Sales, general and administrative expenses for the quarter ended December 31, 2007 were $13.6 million, including $1.6 million of share-based compensation, compared to $8.2 million including $0.8 million of share-based compensation for the same quarter in 2006. Sales, general and administrative expenses were $48.2 million including $6.6 million of share-based compensation for the year ended December 31, 2007, compared to $31.6 million including $3.2 million of share-based compensation for the year ended December 31, 2006. Sales, general and administrative expenses are expected to increase in 2008 primarily due to an increase in our expected pre-marketing expenses associated with the possible launch of Fampridine-SR.
The Company reported a net loss of $13.7 million for the quarter ended December 31, 2007, or $0.48 per share, compared to a net loss of $7.0 million, or $0.30 per share, for the same period in 2006. The Company reported a net loss of $38.0 million for the full year ended December 31, 2007, or $1.45 per share, compared to a net loss of $60.0 million, or $3.27 per share, in 2006.
As of December 31, 2007, Acorda held cash, cash equivalents and short-term investments of $95.1 million, compared to $53.8 million at December 31, 2006. This $95.1 million is expected to be sufficient to fund the Company’s operations into the first quarter of 2009, with spending weighted to the second half of 2008, pending the results of the Fampridine-SR Phase 3 trial.
Significant Events for 2007 and for 2008 to Date:
“2007 was a year of solid achievement for Acorda. We exceeded our target of doubling Zanaflex Capsules sales over 2006, and we began and completed enrollment in our second Phase 3 clinical trial of Fampridine-SR in MS, under an SPA. We also initiated investments for the commercialization of Fampridine-SR, if approved,” said Ron Cohen, M.D., President and Chief Executive Officer of Acorda Therapeutics. “As a result of this groundwork, we are well-positioned to achieve key milestones in 2008. These include completing our second Phase 3 clinical trial of Fampridine-SR in MS, and, if this trial is successful, preparing for an NDA filing and accelerating our pre-launch activities for Fampridine-SR, as well as scaling up manufacturing of our remyelinating antibody and neuregulin preclinical programs under GMP, a key step for advancing these programs to clinical trials.”
Zanaflex Capsules and Zanaflex tablets franchise
· Gross sales of Zanaflex Capsules increased 114.6% to $38.8 million in 2007 from $18.1 million in 2006.
· Zanaflex Capsules and tablets operations were cash flow neutral in 2007.
· In the first quarter of 2007, the Company completed the doubling of its sales force to 65 professionals.
· In October, Acorda filed a lawsuit against Apotex Corp. and Apotex Inc. in response to Apotex Inc.’s submission of an Abbreviated New Drug Application (ANDA) to the U.S. Food and Drug Administration (FDA) seeking marketing approval for generic versions of the Company’s three Zanaflex Capsules dosage strengths.
Fampridine-SR
· In January 2008, the Company announced the results of its successful Thorough QT study. The study evaluated the potential of Fampridine-SR to cause an increase in the electrocardiographic QT interval. Fampridine-SR, at both therapeutic (10mg twice a day) and supratherapeutic doses (30mg twice a day), was found to be no different than placebo. The FDA requires thorough QT studies for all new drugs seeking regulatory approval.

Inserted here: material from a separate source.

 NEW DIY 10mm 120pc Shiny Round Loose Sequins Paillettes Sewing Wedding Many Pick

· In June 2007, Acorda initiated a second Phase 3 clinical trial in MS; enrollment was completed in November. This trial is being conducted under a special protocol assessment (SPA), which states that, if the trial is successful, efficacy requirements for filing an NDA will have been met. The Company expects data from this trial in the latter part of the second quarter of 2008. The NDA filing remains targeted for the first quarter of 2009.

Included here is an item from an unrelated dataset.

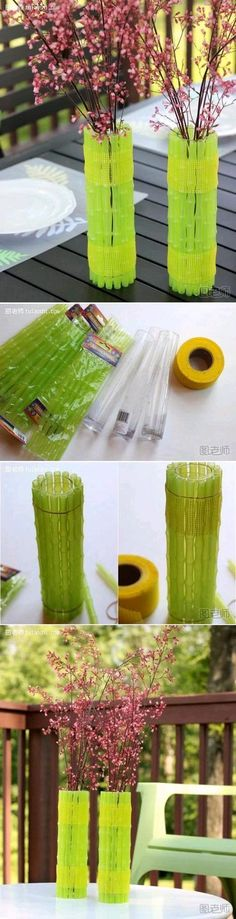 Diy Craft for Home Decor Best Of Here are 25 Easy Handmade Home Craft Ideas Part 1 Handmade Home, Handmade Crafts, Halloween Projects, Cool Diy Projects, Craft Projects, Craft Ideas, Straw Projects, Diy Halloween, Diy Simple
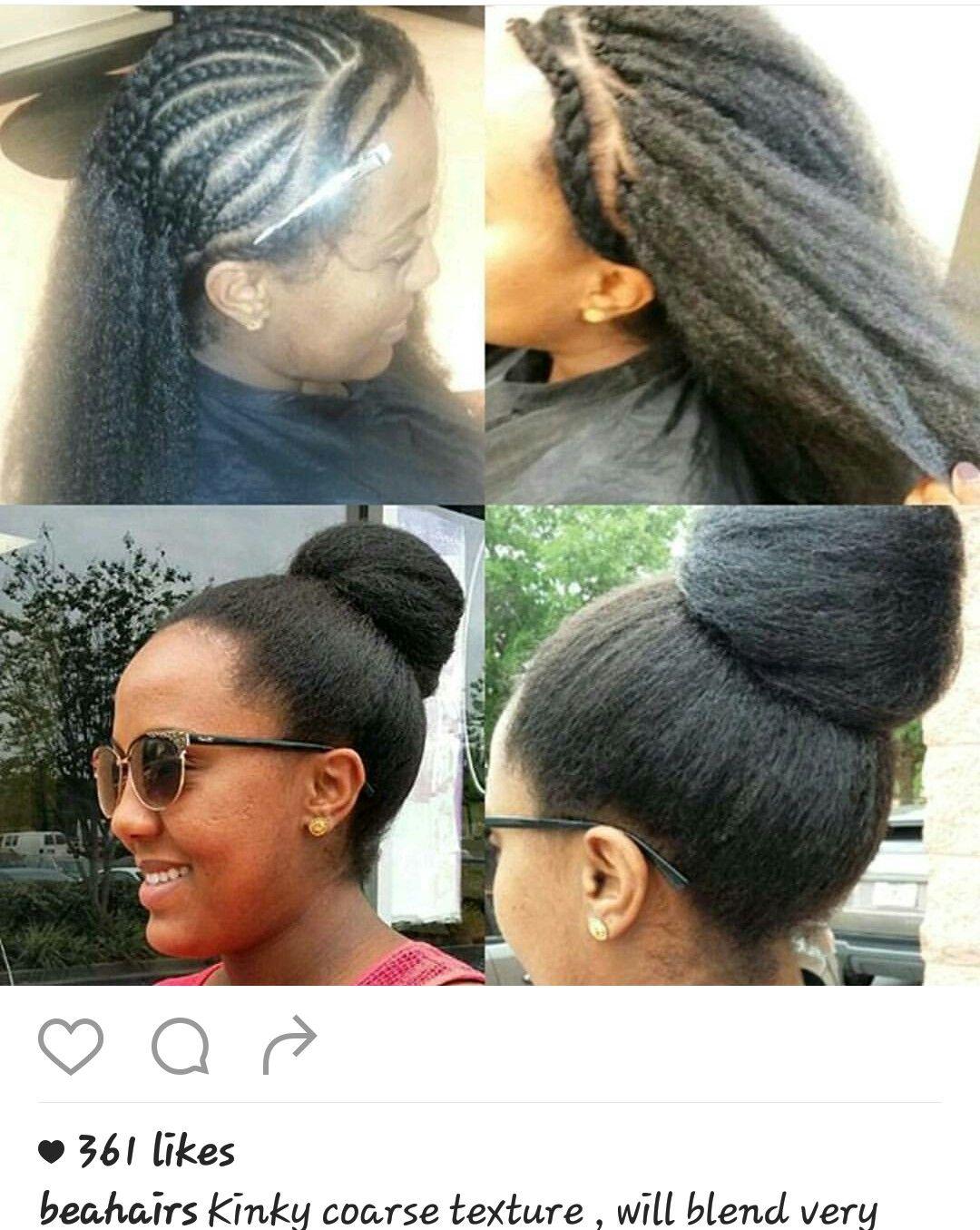 Crochet braids ponytail hair blended hair ideas pinterest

· The Company initiated pre-marketing activities in the U.S., including plans to approximately double its existing sales force before a potential Fampridine-SR launch. These activities will accelerate in 2008 if the second Phase 3 trial is successful.
Corporate
· In February 2008, the Company acquired intellectual property, clinical data and other assets related to uses of aminopyridine in peripheral neuropathies and to two early stage development candidates from Neurorecovery, Inc.
· In June 2007, Acorda sold 4,189,460 shares of common stock at $18.50 per share, for net proceeds of $72.2 million, including the exercise of the underwriters’ option.
· Acorda welcomed two new Board of Directors members: Ian F. Smith, Executive Vice President & Chief Financial Officer of Vertex Pharmaceuticals, and Barry Greene, President and Chief Operating Officer of Alnylam Pharmaceuticals.
· Acorda joined the Russell 3000 and the NASDAQ NeuroInsights Neurotech indices.
· Ron Cohen, M.D., Acorda’s President and CEO, was named the Ernst and Young Entrepreneur of the Year for the Metro New York Area and also was inducted into the Spinal Cord Injury Hall of Fame.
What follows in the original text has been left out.